The Eastern Province Muslims were our equivalent of the Russian peasantry who did not know of an electric bulb before the revolution. The 19th Century and the first two decades of the 20th Century skipped past them. They represented the classic post-colonial marginalised under the hegemony of an elite leadership based in Colombo negotiating first with the colonial rule and later their native successors. 

The Muslims of the Eastern Province were literally dumb. For centuries they had no voice. They were so dumb, that they rejected Badi ud din Mahmud, one of the pioneering Muslim educationist and socialist politicians who as Minister of Education made trained teachers out of Muslim girls who had hardly reached the eighth grade in secondary school.

The 13th Amendment and the idea of an Eastern Provincial Council made the hitherto forgotten Eastern Province Muslims a pivotal factor in the politics of the centre where competitive politics became something of a game of Russian roulette under proportional representation. 

M.H.M. Ashraff and the Sri Lanka Muslim Congress made their Eastern Province bailiwick in to a springboard to reach the portals of power at the centre. The centre of gravity of Muslim politics moved from the plush salons of Colombo, Beruwala and Galle to Kattankudy, Nintavur and Eravur. 

In the 10th Parliament, the Leader of the Sri Lanka Muslim Congress got up to congratulate the Speaker on his election. The Deputy Speaker Anil Moonasinghe, Trotskyite, grandnephew of Anagarika Dharmapala, was presiding. The man who gave voice to the voiceless Muslims of the Eastern Province commenced his peroration recorded in the Hansard. 

“Allahu Akbar, Allahu Akbar, Allahu Akbar, La-ilaha Illallahu Allahu Akbar, Allahu Akbar Walillahil Hamdu... Hon. Speaker, I have great pleasure in conveying our congratulations and felicitations on behalf of the Sri Lankan Muslim Congress.”

Some members interrupted. The Deputy Speaker called for order and let the SLMC Leader proceed with his speech.

“Sir, this is the first time in the history of Parliament that a Muslim member in his capacity as leader of the political party has been given the opportunity of felicitating the Speaker. I am proud and thankful to Allahu Th’ala’ that I have been given this opportunity.” 

With Buddhism accorded the foremost place, ours is a quasi-theocratic ethnocracy. Had our Constitution been a strictly secular constitution, the SLMC’s Founder Leader would not have been permitted to turn his perch in Parliament into a pulpit. What goes around comes around. 

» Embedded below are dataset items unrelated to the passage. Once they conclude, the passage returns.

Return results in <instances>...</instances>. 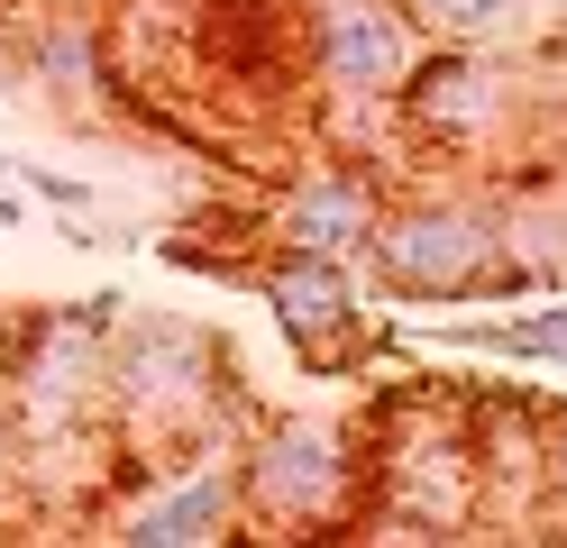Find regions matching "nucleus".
Instances as JSON below:
<instances>
[{
  "instance_id": "nucleus-5",
  "label": "nucleus",
  "mask_w": 567,
  "mask_h": 548,
  "mask_svg": "<svg viewBox=\"0 0 567 548\" xmlns=\"http://www.w3.org/2000/svg\"><path fill=\"white\" fill-rule=\"evenodd\" d=\"M238 511L257 548H321L367 530V430L358 412H247Z\"/></svg>"
},
{
  "instance_id": "nucleus-12",
  "label": "nucleus",
  "mask_w": 567,
  "mask_h": 548,
  "mask_svg": "<svg viewBox=\"0 0 567 548\" xmlns=\"http://www.w3.org/2000/svg\"><path fill=\"white\" fill-rule=\"evenodd\" d=\"M394 183H403V174L367 165L358 146H321V156H302L293 174L275 183L266 219H275V238H284V247H321V256H348V266H367L375 219H384V201H394Z\"/></svg>"
},
{
  "instance_id": "nucleus-3",
  "label": "nucleus",
  "mask_w": 567,
  "mask_h": 548,
  "mask_svg": "<svg viewBox=\"0 0 567 548\" xmlns=\"http://www.w3.org/2000/svg\"><path fill=\"white\" fill-rule=\"evenodd\" d=\"M367 530L358 539H476V384L394 375L367 393Z\"/></svg>"
},
{
  "instance_id": "nucleus-9",
  "label": "nucleus",
  "mask_w": 567,
  "mask_h": 548,
  "mask_svg": "<svg viewBox=\"0 0 567 548\" xmlns=\"http://www.w3.org/2000/svg\"><path fill=\"white\" fill-rule=\"evenodd\" d=\"M257 292L275 329L293 339V356L311 375H358V365L394 356V329H367V283L348 256H321V247H266L257 256Z\"/></svg>"
},
{
  "instance_id": "nucleus-18",
  "label": "nucleus",
  "mask_w": 567,
  "mask_h": 548,
  "mask_svg": "<svg viewBox=\"0 0 567 548\" xmlns=\"http://www.w3.org/2000/svg\"><path fill=\"white\" fill-rule=\"evenodd\" d=\"M0 229H28V201L10 193V183H0Z\"/></svg>"
},
{
  "instance_id": "nucleus-7",
  "label": "nucleus",
  "mask_w": 567,
  "mask_h": 548,
  "mask_svg": "<svg viewBox=\"0 0 567 548\" xmlns=\"http://www.w3.org/2000/svg\"><path fill=\"white\" fill-rule=\"evenodd\" d=\"M311 92L302 0H184V101L275 128Z\"/></svg>"
},
{
  "instance_id": "nucleus-13",
  "label": "nucleus",
  "mask_w": 567,
  "mask_h": 548,
  "mask_svg": "<svg viewBox=\"0 0 567 548\" xmlns=\"http://www.w3.org/2000/svg\"><path fill=\"white\" fill-rule=\"evenodd\" d=\"M431 46H530L540 10L530 0H403Z\"/></svg>"
},
{
  "instance_id": "nucleus-8",
  "label": "nucleus",
  "mask_w": 567,
  "mask_h": 548,
  "mask_svg": "<svg viewBox=\"0 0 567 548\" xmlns=\"http://www.w3.org/2000/svg\"><path fill=\"white\" fill-rule=\"evenodd\" d=\"M83 530L120 539V548H229L247 539V511H238V438H210V448L184 457H156V466H128L101 511Z\"/></svg>"
},
{
  "instance_id": "nucleus-1",
  "label": "nucleus",
  "mask_w": 567,
  "mask_h": 548,
  "mask_svg": "<svg viewBox=\"0 0 567 548\" xmlns=\"http://www.w3.org/2000/svg\"><path fill=\"white\" fill-rule=\"evenodd\" d=\"M111 320H120V302L10 311V339H0L10 438H19V494H28V503H74V521H92L101 494L120 485V438H111Z\"/></svg>"
},
{
  "instance_id": "nucleus-4",
  "label": "nucleus",
  "mask_w": 567,
  "mask_h": 548,
  "mask_svg": "<svg viewBox=\"0 0 567 548\" xmlns=\"http://www.w3.org/2000/svg\"><path fill=\"white\" fill-rule=\"evenodd\" d=\"M238 356L229 329L184 320V311H120L111 320V438H120V475L238 438Z\"/></svg>"
},
{
  "instance_id": "nucleus-20",
  "label": "nucleus",
  "mask_w": 567,
  "mask_h": 548,
  "mask_svg": "<svg viewBox=\"0 0 567 548\" xmlns=\"http://www.w3.org/2000/svg\"><path fill=\"white\" fill-rule=\"evenodd\" d=\"M10 10H19V0H0V19H10Z\"/></svg>"
},
{
  "instance_id": "nucleus-16",
  "label": "nucleus",
  "mask_w": 567,
  "mask_h": 548,
  "mask_svg": "<svg viewBox=\"0 0 567 548\" xmlns=\"http://www.w3.org/2000/svg\"><path fill=\"white\" fill-rule=\"evenodd\" d=\"M0 494H19V438H10V384H0Z\"/></svg>"
},
{
  "instance_id": "nucleus-14",
  "label": "nucleus",
  "mask_w": 567,
  "mask_h": 548,
  "mask_svg": "<svg viewBox=\"0 0 567 548\" xmlns=\"http://www.w3.org/2000/svg\"><path fill=\"white\" fill-rule=\"evenodd\" d=\"M540 448H549V521L567 539V402H540Z\"/></svg>"
},
{
  "instance_id": "nucleus-11",
  "label": "nucleus",
  "mask_w": 567,
  "mask_h": 548,
  "mask_svg": "<svg viewBox=\"0 0 567 548\" xmlns=\"http://www.w3.org/2000/svg\"><path fill=\"white\" fill-rule=\"evenodd\" d=\"M476 539H558L540 402L513 384H476Z\"/></svg>"
},
{
  "instance_id": "nucleus-2",
  "label": "nucleus",
  "mask_w": 567,
  "mask_h": 548,
  "mask_svg": "<svg viewBox=\"0 0 567 548\" xmlns=\"http://www.w3.org/2000/svg\"><path fill=\"white\" fill-rule=\"evenodd\" d=\"M375 292L412 311H467V302H540L549 275L522 266L504 238V193L467 174H412L375 219V247L358 266Z\"/></svg>"
},
{
  "instance_id": "nucleus-17",
  "label": "nucleus",
  "mask_w": 567,
  "mask_h": 548,
  "mask_svg": "<svg viewBox=\"0 0 567 548\" xmlns=\"http://www.w3.org/2000/svg\"><path fill=\"white\" fill-rule=\"evenodd\" d=\"M540 10V37H567V0H530Z\"/></svg>"
},
{
  "instance_id": "nucleus-6",
  "label": "nucleus",
  "mask_w": 567,
  "mask_h": 548,
  "mask_svg": "<svg viewBox=\"0 0 567 548\" xmlns=\"http://www.w3.org/2000/svg\"><path fill=\"white\" fill-rule=\"evenodd\" d=\"M530 128H540L530 46H421L394 92V146L421 174H504Z\"/></svg>"
},
{
  "instance_id": "nucleus-19",
  "label": "nucleus",
  "mask_w": 567,
  "mask_h": 548,
  "mask_svg": "<svg viewBox=\"0 0 567 548\" xmlns=\"http://www.w3.org/2000/svg\"><path fill=\"white\" fill-rule=\"evenodd\" d=\"M10 165H19V156H10V146H0V183H10Z\"/></svg>"
},
{
  "instance_id": "nucleus-10",
  "label": "nucleus",
  "mask_w": 567,
  "mask_h": 548,
  "mask_svg": "<svg viewBox=\"0 0 567 548\" xmlns=\"http://www.w3.org/2000/svg\"><path fill=\"white\" fill-rule=\"evenodd\" d=\"M302 46H311V92L330 110H394L431 37L403 0H302Z\"/></svg>"
},
{
  "instance_id": "nucleus-15",
  "label": "nucleus",
  "mask_w": 567,
  "mask_h": 548,
  "mask_svg": "<svg viewBox=\"0 0 567 548\" xmlns=\"http://www.w3.org/2000/svg\"><path fill=\"white\" fill-rule=\"evenodd\" d=\"M10 183H28L38 201H64V210H83V201H92V183H83V174H64V165H28V156L10 165Z\"/></svg>"
}]
</instances>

The identity politics of the SLMC served the narrow purpose of serving the short-term objectives of competitive electoral politics. I am not suggesting that the SLMC knowingly encouraged extremist jihadists. 

M.H.M. Ashraf and the SLMC opened Pandora’s Box. The Jihadists found its contents wrapped in smartphone modernity, but in essence encased in medieval antiquity. How convenient?